Records from a spatial question set:
++++++++

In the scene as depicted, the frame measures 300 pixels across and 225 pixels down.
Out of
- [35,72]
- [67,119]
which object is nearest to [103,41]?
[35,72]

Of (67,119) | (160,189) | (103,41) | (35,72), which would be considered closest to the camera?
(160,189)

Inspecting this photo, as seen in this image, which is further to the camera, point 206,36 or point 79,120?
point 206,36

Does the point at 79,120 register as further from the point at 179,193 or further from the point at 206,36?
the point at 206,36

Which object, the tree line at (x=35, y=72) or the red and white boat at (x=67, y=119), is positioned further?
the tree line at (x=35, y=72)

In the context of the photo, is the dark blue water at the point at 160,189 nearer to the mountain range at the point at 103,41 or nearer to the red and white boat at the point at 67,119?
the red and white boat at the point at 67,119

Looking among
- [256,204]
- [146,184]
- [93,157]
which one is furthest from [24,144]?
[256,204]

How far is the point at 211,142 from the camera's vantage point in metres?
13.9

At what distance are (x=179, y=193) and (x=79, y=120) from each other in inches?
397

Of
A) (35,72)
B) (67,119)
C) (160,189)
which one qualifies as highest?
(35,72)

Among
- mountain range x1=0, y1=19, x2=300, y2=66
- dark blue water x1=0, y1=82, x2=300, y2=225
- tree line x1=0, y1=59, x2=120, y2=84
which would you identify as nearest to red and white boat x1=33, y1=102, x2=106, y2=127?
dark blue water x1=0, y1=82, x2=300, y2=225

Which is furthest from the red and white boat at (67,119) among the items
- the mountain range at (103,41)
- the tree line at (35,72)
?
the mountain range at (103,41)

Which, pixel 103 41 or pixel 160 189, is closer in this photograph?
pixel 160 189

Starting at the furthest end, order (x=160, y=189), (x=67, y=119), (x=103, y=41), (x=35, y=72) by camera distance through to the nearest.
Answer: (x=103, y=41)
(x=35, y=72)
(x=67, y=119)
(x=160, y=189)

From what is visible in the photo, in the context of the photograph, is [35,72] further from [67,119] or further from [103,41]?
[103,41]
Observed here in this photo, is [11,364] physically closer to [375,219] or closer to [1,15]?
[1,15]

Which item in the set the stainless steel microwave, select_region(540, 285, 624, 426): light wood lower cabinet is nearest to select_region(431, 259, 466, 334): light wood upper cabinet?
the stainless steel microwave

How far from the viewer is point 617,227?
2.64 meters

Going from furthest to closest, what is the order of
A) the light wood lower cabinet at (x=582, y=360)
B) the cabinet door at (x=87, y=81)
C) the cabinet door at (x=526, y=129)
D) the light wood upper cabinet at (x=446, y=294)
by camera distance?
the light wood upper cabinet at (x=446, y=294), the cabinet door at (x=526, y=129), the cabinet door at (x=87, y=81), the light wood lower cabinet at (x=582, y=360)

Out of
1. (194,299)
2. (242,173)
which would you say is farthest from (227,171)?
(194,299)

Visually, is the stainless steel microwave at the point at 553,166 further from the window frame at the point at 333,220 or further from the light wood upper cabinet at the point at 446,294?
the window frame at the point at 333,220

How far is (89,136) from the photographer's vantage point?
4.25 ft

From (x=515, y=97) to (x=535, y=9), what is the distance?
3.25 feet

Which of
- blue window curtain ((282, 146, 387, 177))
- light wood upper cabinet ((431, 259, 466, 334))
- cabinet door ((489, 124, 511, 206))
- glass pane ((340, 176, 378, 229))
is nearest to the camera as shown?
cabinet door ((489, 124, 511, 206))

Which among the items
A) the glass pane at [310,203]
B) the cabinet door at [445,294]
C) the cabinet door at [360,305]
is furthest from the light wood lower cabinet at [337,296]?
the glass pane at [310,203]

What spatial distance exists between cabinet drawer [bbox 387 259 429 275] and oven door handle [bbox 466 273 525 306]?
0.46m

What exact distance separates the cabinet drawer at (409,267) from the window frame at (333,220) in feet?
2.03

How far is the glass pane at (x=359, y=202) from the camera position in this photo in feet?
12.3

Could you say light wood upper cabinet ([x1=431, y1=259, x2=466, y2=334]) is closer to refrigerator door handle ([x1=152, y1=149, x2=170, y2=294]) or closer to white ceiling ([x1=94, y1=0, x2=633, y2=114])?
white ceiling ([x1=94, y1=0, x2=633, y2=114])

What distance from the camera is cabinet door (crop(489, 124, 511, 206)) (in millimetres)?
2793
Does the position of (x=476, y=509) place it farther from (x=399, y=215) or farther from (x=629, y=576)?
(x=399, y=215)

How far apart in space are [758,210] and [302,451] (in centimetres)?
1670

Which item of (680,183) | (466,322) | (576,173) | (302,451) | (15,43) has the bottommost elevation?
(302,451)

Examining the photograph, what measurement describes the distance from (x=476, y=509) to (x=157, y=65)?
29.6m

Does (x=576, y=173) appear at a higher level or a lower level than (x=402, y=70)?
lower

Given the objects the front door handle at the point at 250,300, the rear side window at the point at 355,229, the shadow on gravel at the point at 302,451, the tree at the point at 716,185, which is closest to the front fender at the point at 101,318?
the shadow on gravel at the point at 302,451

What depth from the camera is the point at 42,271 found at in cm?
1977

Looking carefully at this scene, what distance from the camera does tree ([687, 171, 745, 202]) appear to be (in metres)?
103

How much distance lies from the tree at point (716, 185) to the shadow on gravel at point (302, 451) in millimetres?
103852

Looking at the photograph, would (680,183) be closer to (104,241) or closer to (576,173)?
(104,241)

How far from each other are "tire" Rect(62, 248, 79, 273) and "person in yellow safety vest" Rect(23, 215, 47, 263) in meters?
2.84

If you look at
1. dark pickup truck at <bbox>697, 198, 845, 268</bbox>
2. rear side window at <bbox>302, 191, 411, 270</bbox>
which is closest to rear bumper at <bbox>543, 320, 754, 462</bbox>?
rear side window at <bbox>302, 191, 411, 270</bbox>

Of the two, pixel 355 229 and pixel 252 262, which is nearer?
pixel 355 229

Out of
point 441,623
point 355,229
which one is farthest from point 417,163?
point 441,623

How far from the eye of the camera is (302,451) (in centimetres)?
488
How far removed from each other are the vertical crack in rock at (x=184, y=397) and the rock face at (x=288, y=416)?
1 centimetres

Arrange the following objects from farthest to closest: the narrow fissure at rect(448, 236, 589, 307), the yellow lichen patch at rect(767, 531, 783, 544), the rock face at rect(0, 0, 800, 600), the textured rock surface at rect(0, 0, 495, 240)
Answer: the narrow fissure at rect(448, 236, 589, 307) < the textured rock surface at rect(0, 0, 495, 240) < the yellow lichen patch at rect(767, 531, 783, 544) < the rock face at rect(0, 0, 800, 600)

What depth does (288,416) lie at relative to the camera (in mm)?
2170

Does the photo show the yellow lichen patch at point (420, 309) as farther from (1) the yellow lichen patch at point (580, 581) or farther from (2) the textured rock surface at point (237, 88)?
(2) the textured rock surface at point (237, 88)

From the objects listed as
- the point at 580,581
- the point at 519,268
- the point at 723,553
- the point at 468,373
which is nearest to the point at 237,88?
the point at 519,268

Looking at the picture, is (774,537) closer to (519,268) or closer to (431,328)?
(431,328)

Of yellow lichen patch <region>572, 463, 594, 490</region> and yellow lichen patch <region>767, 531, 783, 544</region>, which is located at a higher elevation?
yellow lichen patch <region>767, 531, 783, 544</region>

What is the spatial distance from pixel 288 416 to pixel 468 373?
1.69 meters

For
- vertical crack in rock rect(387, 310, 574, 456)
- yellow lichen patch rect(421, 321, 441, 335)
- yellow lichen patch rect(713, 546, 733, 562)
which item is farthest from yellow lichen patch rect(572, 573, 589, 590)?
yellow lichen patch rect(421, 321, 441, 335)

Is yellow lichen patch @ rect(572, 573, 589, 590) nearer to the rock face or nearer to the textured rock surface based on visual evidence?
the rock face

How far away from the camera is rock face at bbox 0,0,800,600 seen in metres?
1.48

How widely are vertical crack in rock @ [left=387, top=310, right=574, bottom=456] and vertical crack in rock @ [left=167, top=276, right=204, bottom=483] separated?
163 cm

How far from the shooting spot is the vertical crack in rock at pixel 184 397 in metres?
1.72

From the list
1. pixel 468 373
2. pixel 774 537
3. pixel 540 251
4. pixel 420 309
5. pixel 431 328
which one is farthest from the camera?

++++++++

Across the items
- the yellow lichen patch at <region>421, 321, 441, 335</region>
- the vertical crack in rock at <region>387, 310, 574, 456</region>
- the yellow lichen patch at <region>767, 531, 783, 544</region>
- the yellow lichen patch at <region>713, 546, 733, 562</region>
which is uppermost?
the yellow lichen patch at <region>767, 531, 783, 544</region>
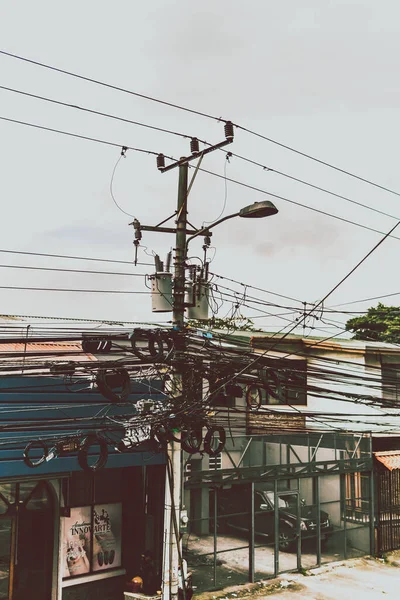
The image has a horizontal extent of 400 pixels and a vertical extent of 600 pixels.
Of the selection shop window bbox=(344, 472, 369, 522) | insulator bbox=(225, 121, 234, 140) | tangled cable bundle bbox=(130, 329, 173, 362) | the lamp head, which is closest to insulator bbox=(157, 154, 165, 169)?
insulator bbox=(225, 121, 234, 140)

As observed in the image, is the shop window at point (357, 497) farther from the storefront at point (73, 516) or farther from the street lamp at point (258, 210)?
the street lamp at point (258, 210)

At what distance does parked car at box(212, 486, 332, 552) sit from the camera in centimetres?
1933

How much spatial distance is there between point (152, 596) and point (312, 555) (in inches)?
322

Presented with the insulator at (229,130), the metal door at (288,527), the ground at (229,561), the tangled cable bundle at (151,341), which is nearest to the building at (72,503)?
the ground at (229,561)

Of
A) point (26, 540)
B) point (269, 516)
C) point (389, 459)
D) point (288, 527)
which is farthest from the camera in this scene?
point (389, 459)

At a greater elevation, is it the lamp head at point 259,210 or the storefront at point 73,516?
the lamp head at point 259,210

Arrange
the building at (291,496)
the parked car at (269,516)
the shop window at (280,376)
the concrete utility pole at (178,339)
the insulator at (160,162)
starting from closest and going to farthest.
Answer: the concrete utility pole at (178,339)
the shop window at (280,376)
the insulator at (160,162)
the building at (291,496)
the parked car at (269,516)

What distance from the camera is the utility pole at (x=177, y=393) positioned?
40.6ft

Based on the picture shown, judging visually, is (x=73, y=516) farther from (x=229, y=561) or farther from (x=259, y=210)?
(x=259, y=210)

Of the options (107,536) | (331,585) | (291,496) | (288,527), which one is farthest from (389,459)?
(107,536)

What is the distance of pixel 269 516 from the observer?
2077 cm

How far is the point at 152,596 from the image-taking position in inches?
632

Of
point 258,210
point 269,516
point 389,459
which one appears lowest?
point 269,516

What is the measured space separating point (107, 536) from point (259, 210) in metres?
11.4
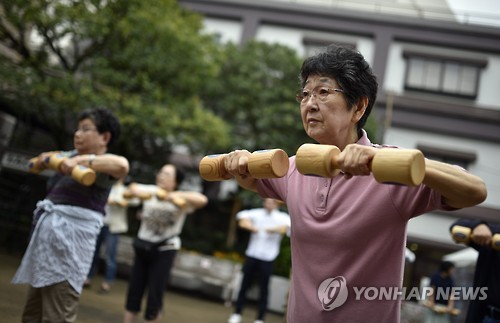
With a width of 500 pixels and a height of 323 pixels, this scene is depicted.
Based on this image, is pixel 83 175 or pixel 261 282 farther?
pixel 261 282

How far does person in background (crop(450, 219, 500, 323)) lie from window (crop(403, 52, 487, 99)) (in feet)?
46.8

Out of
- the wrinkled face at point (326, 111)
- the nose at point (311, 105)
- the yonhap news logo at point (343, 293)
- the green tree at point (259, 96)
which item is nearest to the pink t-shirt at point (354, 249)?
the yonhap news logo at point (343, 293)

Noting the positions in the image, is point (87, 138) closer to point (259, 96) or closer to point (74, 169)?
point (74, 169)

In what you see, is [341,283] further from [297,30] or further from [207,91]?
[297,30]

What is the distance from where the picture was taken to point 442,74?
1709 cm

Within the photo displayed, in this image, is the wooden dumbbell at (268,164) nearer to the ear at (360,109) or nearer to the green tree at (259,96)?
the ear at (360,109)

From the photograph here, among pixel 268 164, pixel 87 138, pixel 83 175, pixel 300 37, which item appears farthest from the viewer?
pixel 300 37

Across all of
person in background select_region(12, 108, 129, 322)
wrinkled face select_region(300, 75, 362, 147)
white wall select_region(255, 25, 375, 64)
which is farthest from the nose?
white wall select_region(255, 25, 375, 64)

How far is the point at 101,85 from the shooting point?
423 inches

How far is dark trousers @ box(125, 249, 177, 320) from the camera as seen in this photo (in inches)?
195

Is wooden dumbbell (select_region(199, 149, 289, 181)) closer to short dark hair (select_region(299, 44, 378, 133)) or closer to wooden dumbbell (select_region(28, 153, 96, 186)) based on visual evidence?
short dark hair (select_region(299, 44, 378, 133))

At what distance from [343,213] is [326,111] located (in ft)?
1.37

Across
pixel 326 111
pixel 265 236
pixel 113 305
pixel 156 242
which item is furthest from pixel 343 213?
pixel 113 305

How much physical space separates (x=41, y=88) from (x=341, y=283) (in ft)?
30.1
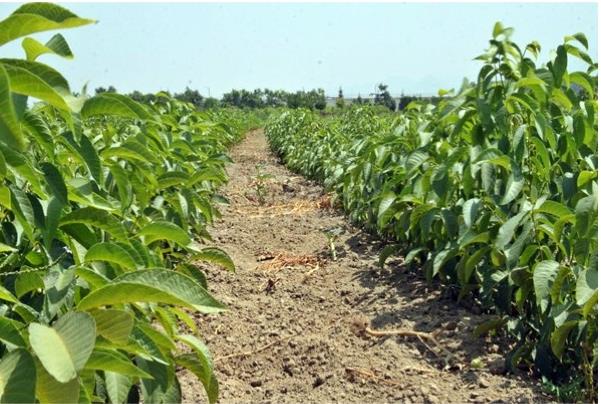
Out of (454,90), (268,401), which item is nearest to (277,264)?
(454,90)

++++++++

Task prompt: Rename "crack" to "fissure" in the rows starting at the line containing "How widely are" and ending at the line containing "which one is farthest from the camera?", and give those lines again with nothing else changed.

Exercise output:
How widely are vertical fissure in rock @ [left=387, top=310, right=574, bottom=456] and vertical fissure in rock @ [left=167, top=276, right=204, bottom=483] separated?
163 cm

How far from the shooting spot is the vertical fissure in rock at pixel 184 397 in metres?
1.72

From the list
1. pixel 468 373
2. pixel 774 537
3. pixel 540 251
4. pixel 420 309
5. pixel 431 328
which one is farthest from the camera?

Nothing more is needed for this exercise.